Well, that was one way to calm my wolf the feck down. The lust I’d been battling against since she entered the coop disappeared in an instant. Replaced by crushing guilt.
“Female …” My stomach was a bog. “Put down your arms.”
She didn’t lower her arms. Or answer me. Just trembled like a rabbit.
Her visible fear infuriated me. I had to swallow down the instinct to travel to Canada and dig "Benefactor" Joshua up from his grave just to end him all over again.
Instead, I risked stepping closer to her, placing a hand on her shoulder the same as I would a spooked horse.
“Dorie told me what brought you here. The entire story. She told me.” The truth came out like a confession.
I didn’t even ken her name, but I needed her to understand, “You’re safe with me.
From the moment I saw you were a mother with a little girl, you were safe.
I won’t ever hurt you. Do you hear me? I wouldn’t do that—to any female. Home invader or not, I would never …”
I closed my eyes, momentarily overcome with anger about what her so-called Benefactor had done to her.
“I will not lay hands on you, female," I told her as calmly as I could. "Ever.”
She stopped trembling. Then, slowly … carefully … came out of her fearful crouch.
“I’m sorry,” she said, her voice small and broken.
An urge to tell her there was nothing to be sorry about came over me. I understood better than most the instinct to flinch. Even when the threat of violence was a continent away. But my anger at her former male was such that I couldn’t open my mouth to speak for fear of what would come out.
“How much … how much did Dorie tell you?” Her voice trembled with another kind of fear now. “Did she tell you how Joshua died?”
I weighed pretending I only kent so much. Still hated lies, though, and the fecking liars who told them. Gail’s face floated through my memory like a balloon filled with poison.
“Aye, she told me all about it,” I reported the story as I heard it without emotion. “Your Benefactor didn’t come out so well when he faced down Dorie’s fire poker. Literally.”
“It wasn’t her fault,” she rushed to explain.
“He was trying to put my writing hand in the fire to reprimand me for trying to contact my sister. Dorie grabbed the fire poker, and her aim was tragically fatal—straight through his eye. I swear she’s not a bad person. She was only trying to protect me.”

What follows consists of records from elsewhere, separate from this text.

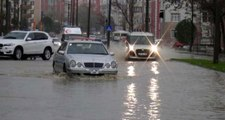 Edirne'de Sağanak Yağış Nedeniyle Sokaklar Göle Döndü, Evleri Su Bastı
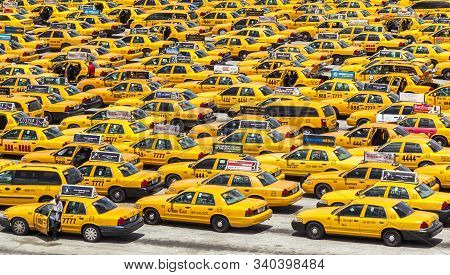 Miami, Usa - August 31, 2014: Miami International Airport In Miami, Usa. Many Taxis Wait For Passeng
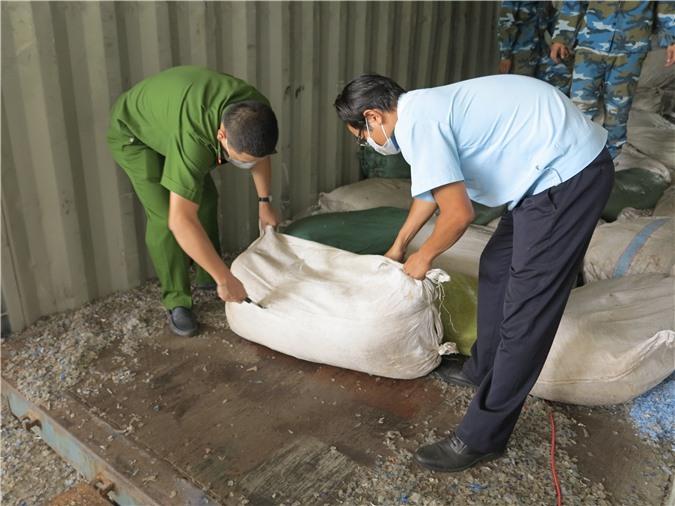 Cục Hải quan Đà Nẵng bắt giữ khoảng 06 tấn vảy tê tê và 02 tấn ngà voi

The same as the mother was trying to protect her daughter. I noted she didn’t appear to care too much about the death of the father.
Because she’s yours, my wolf growled inside of me. She’s always been yours. Claim her. Take her. Cover her with your scent so that every male understands who she belongs to now.

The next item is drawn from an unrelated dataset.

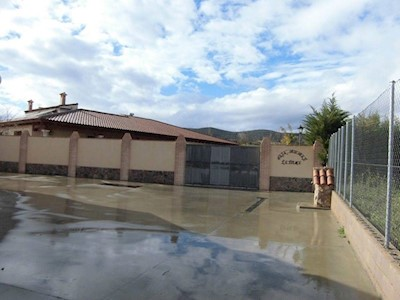 9 chambre Maison de Ville à vendre à Los Cortijos avec garage - 560 000 € (Ref: 3850330)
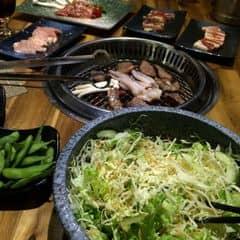 #thitnuong Thích thịt nướng ở sumo, ngon, vừa vị. Mỗi tội buffet nên mỗi lần ăn xong lại mệt mỏi. Có 2 suất 259k và 319k, 319k có thêm lẩu với mấy loại lẩu và đồ ăn vặt, cả sáhimi, tempura. Nhưng ở sumo thấy có thịt, salad, bánh xèo, bò viên là ngon còn tempura vs sashimi thì chắc k có ăn buffet ở đâu ngon. Phục vụ thì thích nhất ở Tô hiến thành, ở royal hơi thốn với đồ cứ thấy k đc tươi với ướp cứ thế nào ấy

“Dinnae worry about judgment here,” I said, ignoring my wolf. “Dorie’s a hero for running that bastard through. I told her that myself.”
The female lowered her glowing gaze. “That’s kind of you to say. But if you could keep what she told you to yourself. I don’t want my sister and other people judg—”

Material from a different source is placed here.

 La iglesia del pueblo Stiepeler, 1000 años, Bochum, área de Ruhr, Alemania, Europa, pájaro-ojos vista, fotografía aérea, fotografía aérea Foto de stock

She broke off and her face filled with horror when she noticed the basket lying between our feet. The eggs she’d thought so big and gorgeous lay scattered about the dirt ground. Some had cracked. Others lay broken.
“I’m so sorry!” She dropped to her knees to set the basket right.
“You dinnae have to do that,” I said as she put the salvageable eggs back in the basket.
“I can’t believe I broke them after everything I forced you to do for us. And after I took your clothes …” She grabbed at the eggs, checking them as if they were nuclear fusion rods. “You must hate me. I’m so sorry.”
Something cracked in my chest, watching her. And I dropped into a crouch myself. To help her with the eggs. Also, to tell her, “I shouldnae raised my voice like that. But Female—Female, please leave the eggs and look at me.”
She hesitated. I could just about see that mind of hers turning over back and forth. Eventually, though, she dragged her gaze up to meet mine.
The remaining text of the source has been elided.